In conclusione, nonostante le riserve e le tensioni in senso contrario, sicuramente presenti almeno sino al trattato di pace del 1947, non si può certo dire che questa diplomazia non abbia poi fattivamente contribuito in senso costruttivo e propositivo sia alla costruzione di una Europa unita, che alla piena collocazione dell’Italia nel campo atlantico. Lo fece anche attraverso uomini che avevano servito lo stato durante il fascismo, che per alcuni dei profili individuali presi in esame fu occasione di crescita professionale in una macchina ministeriale indubbiamente più complessa rispetto al passato e, nel contempo, esperienza drammatica per la scellerata conduzione di una politica estera che aveva portato l’Italia ad essere nemica di tre quarti del mondo. Fu questa diplomazia a gettare le basi di una politica estera nuova ma che, come appare evidente, non è dimentica della lezione del suo passato pre-fascista, di quella linea improntata alla moderazione  e all’equilibrio che aveva pur sempre portato l’Italia ad accreditarsi come “la più piccola tra le grandi potenze” e a sedersi al tavolo dei paesi vincitori della Grande Guerra (p. 254).

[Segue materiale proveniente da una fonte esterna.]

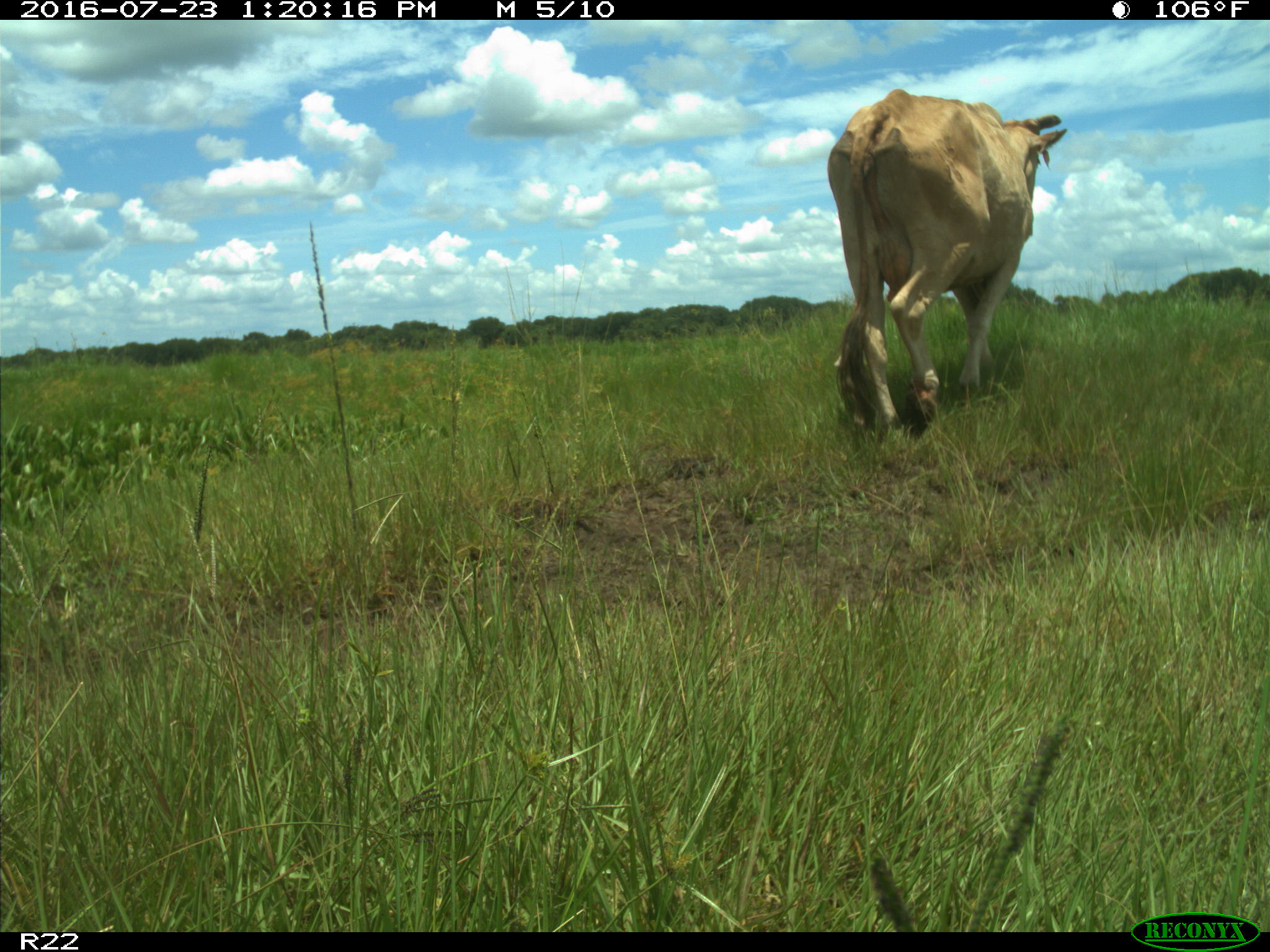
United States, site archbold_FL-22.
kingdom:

Istituzioni e uomini, appunto, come recita l’eloquente sottotitolo del volume di Nicolosi, studioso consapevole dell’importanza del fattore umano nell’analisi della storia, specialmente di realtà organizzative e operative in settori cruciali della convivenza interna ed internazionale quale è la diplomazia, chiamata da sempre ad essere depositaria delle competenze tecniche atte a definire e preservare l’interesse generale di una comunità statale.